I can use a@~ b, but that renders as a  b in the HTML (i.e. a regular space before the b).

a@\|~\|b works though.


philip.mcgrath
2022-6-15 22:09:19

Would pipelining support in db make sense?


philip.mcgrath
2022-6-15 22:11:33

According to https://www.postgresql.org/docs/current/libpq-pipeline-mode.html\|https://www.postgresql.org/docs/current/libpq-pipeline-mode.html, “While the pipeline API was introduced in PostgreSQL 14, it is a client-side feature which doesn’t require special server support and works on any server that supports the v3 extended query protocol.”


notjack
2022-6-16 00:46:18

I think a more significant improvement than any of this would be server-side support for http 2 and 3


notjack
2022-6-16 00:47:45

header compression, no head-of-line blocking, stream multiplexing, etc.


philip.mcgrath
2022-6-16 01:04:55

In the real world, I definitely agree!

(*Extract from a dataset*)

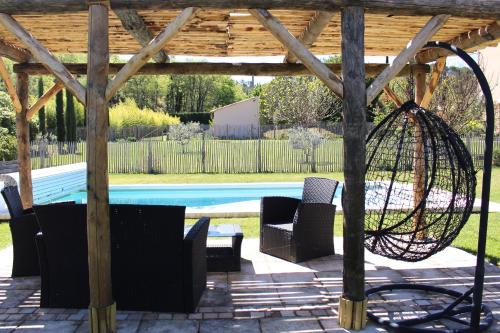 een patio met 2 stoelen en een schommel naast een zwembad bij Bastide de Fanny in Rognes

I think the big design question for http 3 is do we roll our own implementation—the catch being the deep way that crypto is integrated into the protocol—or use something like Quiche? https://github.com/cloudflare/quiche Or, wait for QUIC support in OpenSSL? https://github.com/quictls/openssl/discussions/54


samth
2022-6-16 01:05:32

There’s already part of an implementation by @ryanc


ryanc
2022-6-16 05:05:46

re pipelining: I think that implementing pipelining in a way that would be legal for the benchmark above would be a bad fit for the db library. (The benchmark imposes restrictions about the placement of Sync messages.) Specifically, I dislike the idea of either exposing Sync to the user or sending more messages after a Sync without seeing the results so far. Low-level pipelining support would also conflict a bit with the db library’s automatic query preparation. At a higher-level, though, it would be possible to build a batch query operation that eliminates some round-trip latencies. I haven’t done it yet because it only benefits PostgreSQL.